The Elements of Politics

Henry Sidgwick

Chapter 2

Fundamental Conceptions of Politics

§1. An eminent writer, who treats of the ``Logic of Politics'', distinguishes a ``preliminary branch'' of the science of Politics, which he regards as an essential preparation for a practical no less than for a purely theoretical study of the subject, though it does not itself include an answer to any practical questions. This preliminary study, he explains, deals with the structure and functions of government not as they ought to be, but as they must be; that is, it teaches what is essentially involved in the idea of political government, and explains the necessary instruments and methods of government-laws and their sanctions, executive commands and judicial decisions, the establishment of rights and obligations, etc. Its aim is to make clear by discussion and definition these and other general notions that enter into our complex conception of political society; but it does not inquire into the operation and tendency of any particular kinds of laws or executive commands, or of any particular organisation of the judicature or other governmental institutions; nor does it urge the preference of any one law or institution to any other. ``It explains the meaning of monarchy, aristocracy, democracy, but does not teach which is the best form. It shows what is the nature of punishment, but does not say which punishments are the most efficacious. It explains the nature of a dependency, without arguing the question----should colonies have a separate government?''. [Source]

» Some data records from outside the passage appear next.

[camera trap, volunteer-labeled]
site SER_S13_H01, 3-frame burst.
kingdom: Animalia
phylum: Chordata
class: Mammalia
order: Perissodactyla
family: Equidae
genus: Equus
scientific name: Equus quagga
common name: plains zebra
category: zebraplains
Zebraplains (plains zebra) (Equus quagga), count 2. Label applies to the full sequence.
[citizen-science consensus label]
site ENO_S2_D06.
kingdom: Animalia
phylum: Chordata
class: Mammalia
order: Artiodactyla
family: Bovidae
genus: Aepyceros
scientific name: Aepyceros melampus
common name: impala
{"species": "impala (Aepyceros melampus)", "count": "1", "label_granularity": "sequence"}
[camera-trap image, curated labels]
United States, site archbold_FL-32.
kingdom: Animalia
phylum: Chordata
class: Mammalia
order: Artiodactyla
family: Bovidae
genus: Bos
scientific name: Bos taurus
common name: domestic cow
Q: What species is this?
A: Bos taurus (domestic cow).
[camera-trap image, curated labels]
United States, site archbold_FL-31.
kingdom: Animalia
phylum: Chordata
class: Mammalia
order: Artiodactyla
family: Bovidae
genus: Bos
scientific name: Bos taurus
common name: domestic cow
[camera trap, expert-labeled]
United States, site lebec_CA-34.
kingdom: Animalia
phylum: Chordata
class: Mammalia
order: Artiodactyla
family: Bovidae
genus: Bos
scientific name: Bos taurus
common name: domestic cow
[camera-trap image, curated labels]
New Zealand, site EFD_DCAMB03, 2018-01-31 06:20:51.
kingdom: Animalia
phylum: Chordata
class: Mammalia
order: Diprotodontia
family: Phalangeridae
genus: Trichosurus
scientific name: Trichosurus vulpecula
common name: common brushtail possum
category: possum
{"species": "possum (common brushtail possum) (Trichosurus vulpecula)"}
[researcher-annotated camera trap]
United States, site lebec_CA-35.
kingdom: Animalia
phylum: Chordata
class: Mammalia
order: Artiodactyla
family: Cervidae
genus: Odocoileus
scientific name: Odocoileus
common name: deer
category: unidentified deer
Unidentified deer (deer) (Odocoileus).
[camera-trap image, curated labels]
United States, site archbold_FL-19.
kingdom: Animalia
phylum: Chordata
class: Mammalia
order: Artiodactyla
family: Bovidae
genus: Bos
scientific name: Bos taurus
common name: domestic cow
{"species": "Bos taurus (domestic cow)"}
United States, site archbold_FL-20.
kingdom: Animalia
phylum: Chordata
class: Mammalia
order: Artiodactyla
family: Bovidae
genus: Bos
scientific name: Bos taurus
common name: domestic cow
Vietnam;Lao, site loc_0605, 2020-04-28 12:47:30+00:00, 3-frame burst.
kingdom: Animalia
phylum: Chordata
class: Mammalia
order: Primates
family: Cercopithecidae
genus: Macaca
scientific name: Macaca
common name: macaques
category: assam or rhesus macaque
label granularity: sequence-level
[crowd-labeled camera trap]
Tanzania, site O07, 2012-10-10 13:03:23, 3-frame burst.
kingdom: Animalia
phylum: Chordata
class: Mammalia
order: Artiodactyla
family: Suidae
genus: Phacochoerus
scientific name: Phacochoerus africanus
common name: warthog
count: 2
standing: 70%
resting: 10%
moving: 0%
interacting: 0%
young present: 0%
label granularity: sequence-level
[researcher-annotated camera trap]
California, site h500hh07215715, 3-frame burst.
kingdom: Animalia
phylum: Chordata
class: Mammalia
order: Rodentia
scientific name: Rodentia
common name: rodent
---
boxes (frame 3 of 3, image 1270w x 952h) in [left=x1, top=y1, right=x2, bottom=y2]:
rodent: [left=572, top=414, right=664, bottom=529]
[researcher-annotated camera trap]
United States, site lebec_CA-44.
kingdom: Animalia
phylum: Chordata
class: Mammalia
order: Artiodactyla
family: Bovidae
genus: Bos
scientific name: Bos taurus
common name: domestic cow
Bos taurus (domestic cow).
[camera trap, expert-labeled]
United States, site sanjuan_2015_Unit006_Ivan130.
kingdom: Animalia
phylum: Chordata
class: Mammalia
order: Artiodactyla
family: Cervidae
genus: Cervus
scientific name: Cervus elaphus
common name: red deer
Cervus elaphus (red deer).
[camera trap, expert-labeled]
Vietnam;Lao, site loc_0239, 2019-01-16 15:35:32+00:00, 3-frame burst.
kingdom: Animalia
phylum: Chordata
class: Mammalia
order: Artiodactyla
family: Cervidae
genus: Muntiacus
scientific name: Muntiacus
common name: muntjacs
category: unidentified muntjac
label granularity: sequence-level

I agree with Mr. Bain in recognising the value of the study thus marked off as preliminary. To obtain clear and precise definitions of leading terms is an important, and not altogether easy, achievement in all departments of scientific inquiry: but it is specially important in our present subject. But in most cases it seems to me most convenient, in such a treatise as the present, not to separate our discussion of the meaning of essential terms from our discussion of the practical questions in which the terms are used. I therefore propose, generally, to defer examining the definitions of such terms as ``property'' and ``contract'' till we come to consider what rights of property and of contract should be maintained in a well-ordered society: and similarly I shall not attempt to deal with the difficulties of determining precisely the separation between ``legislative'' and ``executive'' functions, until we are about to inquire how the organs exercising these functions should be constituted. But some preliminary discussion of the fundamental conceptions ``Government'', ``Law'', ``Right'', ``Obligation'' is almost indispensable, before we begin to consider the general principles on which government ought to act in establishing and maintaining legal rights among the governed, and compelling the performance of their legal obligations: and in the course of this discussion a provisional view of the characteristics and relations of the leading internal functions of government will naturally be given.